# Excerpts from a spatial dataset
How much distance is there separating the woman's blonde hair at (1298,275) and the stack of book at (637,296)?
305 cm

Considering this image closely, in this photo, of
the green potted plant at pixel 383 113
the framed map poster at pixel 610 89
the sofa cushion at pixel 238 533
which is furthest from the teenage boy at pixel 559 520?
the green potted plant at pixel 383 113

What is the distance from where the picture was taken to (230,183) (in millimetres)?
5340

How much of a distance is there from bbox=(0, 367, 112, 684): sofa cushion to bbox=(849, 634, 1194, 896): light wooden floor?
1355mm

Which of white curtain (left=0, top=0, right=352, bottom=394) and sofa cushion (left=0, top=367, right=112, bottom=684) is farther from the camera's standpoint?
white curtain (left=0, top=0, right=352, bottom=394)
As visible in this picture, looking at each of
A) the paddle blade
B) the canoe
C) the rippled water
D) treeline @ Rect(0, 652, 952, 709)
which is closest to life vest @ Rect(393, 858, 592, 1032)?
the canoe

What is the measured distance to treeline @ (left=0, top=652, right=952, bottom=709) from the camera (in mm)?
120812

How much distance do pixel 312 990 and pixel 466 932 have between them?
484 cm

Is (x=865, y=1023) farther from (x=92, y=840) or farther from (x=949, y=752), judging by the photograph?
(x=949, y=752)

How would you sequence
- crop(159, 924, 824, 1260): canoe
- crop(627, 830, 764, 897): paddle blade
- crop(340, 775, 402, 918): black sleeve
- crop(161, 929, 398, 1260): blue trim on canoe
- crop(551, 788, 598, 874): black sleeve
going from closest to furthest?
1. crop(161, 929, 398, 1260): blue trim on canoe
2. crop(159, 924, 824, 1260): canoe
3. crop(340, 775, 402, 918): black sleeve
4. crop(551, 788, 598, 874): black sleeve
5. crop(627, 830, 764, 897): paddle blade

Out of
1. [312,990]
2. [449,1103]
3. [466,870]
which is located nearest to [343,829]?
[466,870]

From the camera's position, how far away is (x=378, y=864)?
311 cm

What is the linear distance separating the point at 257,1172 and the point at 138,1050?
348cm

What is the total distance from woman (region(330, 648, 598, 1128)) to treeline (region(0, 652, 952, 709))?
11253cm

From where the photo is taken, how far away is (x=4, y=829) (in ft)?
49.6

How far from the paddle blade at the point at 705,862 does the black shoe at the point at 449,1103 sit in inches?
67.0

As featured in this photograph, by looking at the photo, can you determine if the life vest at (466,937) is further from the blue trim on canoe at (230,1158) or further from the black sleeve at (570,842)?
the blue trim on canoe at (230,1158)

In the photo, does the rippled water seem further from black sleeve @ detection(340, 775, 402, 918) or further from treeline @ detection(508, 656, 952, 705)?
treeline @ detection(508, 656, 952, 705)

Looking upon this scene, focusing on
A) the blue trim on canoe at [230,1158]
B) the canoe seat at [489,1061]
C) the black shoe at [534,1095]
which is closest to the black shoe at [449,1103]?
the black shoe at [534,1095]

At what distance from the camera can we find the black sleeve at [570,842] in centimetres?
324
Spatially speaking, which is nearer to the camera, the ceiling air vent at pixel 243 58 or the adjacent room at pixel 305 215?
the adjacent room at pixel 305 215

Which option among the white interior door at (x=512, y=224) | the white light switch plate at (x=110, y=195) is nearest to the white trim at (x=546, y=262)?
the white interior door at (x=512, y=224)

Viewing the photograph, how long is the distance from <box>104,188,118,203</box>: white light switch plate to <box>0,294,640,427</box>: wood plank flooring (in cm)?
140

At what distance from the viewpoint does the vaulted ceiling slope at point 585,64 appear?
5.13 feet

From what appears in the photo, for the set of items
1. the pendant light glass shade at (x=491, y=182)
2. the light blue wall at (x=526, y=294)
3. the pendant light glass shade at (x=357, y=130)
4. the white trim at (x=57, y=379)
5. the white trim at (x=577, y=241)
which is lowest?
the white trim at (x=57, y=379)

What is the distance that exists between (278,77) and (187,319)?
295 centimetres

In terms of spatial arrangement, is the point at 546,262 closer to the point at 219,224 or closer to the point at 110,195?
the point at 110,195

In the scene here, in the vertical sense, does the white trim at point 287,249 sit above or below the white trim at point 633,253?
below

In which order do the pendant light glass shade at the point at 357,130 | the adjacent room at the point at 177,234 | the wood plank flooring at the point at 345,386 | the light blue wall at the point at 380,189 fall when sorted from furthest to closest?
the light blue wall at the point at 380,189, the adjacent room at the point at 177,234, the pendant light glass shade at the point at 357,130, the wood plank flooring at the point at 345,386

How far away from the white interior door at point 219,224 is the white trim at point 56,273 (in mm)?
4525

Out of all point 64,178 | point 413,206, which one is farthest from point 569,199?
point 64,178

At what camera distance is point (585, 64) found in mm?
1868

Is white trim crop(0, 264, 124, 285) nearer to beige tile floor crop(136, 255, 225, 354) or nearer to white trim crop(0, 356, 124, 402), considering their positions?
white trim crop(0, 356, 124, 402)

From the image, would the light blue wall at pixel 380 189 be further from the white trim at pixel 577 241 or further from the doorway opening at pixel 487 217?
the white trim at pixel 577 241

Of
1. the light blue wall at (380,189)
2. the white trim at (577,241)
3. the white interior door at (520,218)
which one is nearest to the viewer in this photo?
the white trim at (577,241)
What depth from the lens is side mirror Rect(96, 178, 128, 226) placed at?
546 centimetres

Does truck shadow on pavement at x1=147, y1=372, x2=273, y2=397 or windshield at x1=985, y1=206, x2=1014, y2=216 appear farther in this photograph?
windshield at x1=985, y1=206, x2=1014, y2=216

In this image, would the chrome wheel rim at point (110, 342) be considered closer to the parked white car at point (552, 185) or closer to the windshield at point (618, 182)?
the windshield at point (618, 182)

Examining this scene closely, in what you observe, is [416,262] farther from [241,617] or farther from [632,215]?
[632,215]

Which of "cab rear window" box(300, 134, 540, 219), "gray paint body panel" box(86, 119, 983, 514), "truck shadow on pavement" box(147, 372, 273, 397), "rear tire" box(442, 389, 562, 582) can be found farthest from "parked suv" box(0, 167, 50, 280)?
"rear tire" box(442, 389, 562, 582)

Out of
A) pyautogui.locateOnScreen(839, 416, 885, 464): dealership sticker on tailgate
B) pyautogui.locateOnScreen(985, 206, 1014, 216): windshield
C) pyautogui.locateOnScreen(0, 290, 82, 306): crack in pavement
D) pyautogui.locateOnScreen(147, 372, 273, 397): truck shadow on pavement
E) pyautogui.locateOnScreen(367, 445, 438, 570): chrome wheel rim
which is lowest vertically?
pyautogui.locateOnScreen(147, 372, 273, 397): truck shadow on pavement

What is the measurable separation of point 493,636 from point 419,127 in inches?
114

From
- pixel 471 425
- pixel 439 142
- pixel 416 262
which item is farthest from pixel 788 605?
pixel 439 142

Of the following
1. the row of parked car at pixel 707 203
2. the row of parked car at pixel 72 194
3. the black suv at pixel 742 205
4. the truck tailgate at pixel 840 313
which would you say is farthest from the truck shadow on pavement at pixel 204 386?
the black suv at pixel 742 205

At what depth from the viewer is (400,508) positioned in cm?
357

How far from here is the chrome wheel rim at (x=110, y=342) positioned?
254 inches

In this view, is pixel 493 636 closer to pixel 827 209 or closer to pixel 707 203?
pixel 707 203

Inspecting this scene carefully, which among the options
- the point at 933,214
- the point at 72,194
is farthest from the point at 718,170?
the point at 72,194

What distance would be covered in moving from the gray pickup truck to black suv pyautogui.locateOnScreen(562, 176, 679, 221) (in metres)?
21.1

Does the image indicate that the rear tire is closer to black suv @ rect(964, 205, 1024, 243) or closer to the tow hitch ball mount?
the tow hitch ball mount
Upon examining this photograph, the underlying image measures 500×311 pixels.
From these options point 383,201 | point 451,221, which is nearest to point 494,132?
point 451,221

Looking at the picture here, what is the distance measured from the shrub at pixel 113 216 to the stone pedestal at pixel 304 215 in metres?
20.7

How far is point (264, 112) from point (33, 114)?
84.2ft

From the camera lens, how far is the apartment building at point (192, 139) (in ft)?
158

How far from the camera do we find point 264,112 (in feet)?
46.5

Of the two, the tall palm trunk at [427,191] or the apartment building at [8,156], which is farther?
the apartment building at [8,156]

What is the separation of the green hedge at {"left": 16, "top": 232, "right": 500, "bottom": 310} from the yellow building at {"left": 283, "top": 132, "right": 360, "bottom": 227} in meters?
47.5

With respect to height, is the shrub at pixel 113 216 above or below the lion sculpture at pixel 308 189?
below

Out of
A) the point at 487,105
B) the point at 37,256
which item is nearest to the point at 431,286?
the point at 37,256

# WORK INSTRUCTIONS
Look above for the line that holds "Upon examining this", then copy it and each line after it exactly, through the last line of the data.

# THE ANSWER
Upon examining this photograph, the underlying image measures 500×311 pixels.
From these options point 383,201 | point 451,221, which is nearest to point 494,132?
point 451,221

Looking at the picture here, what is the distance measured from the shrub at pixel 113 216 to the stone pedestal at pixel 304 215 in metres?
20.7

How far is point (264, 112) from point (33, 114)?
84.2ft

From the camera lens, how far is the apartment building at point (192, 139) (in ft)?
158

How far from the camera do we find point 264,112 (in feet)?
46.5

Of the two, the tall palm trunk at [427,191] or the apartment building at [8,156], which is farther?
the apartment building at [8,156]

What is the separation of the green hedge at {"left": 16, "top": 232, "right": 500, "bottom": 310} from the yellow building at {"left": 283, "top": 132, "right": 360, "bottom": 227} in meters?
47.5

With respect to height, is the shrub at pixel 113 216 above or below the lion sculpture at pixel 308 189?
below

Out of
A) the point at 487,105
B) the point at 37,256
which item is nearest to the point at 431,286?
the point at 37,256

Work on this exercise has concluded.